Show each line of the material below that contains the string "crowd", copying the whole line. Case matters when matching.

+ + + + + + +

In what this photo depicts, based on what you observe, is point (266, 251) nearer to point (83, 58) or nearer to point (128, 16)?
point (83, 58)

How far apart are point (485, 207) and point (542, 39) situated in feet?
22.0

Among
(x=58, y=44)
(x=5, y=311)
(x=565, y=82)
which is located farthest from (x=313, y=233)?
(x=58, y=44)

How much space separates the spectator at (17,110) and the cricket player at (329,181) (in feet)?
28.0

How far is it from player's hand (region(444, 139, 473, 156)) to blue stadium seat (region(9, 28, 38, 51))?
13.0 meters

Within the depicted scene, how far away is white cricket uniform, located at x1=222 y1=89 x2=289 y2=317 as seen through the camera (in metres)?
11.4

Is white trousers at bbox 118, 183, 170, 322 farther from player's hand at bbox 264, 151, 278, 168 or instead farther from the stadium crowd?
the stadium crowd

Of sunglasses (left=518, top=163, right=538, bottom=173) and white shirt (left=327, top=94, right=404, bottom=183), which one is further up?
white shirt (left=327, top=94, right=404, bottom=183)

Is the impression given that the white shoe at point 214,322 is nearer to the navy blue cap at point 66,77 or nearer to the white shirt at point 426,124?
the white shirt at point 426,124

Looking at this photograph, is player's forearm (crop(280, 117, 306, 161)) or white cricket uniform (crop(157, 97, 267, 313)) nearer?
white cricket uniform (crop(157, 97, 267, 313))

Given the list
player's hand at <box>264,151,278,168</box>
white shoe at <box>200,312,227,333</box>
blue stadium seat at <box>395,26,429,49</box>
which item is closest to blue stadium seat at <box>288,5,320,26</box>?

+ + + + + + +

● **SOLUTION TO THE EXERCISE**:
Is white trousers at bbox 118, 183, 170, 322 farther from player's hand at bbox 264, 151, 278, 168 or instead farther from the stadium crowd?
the stadium crowd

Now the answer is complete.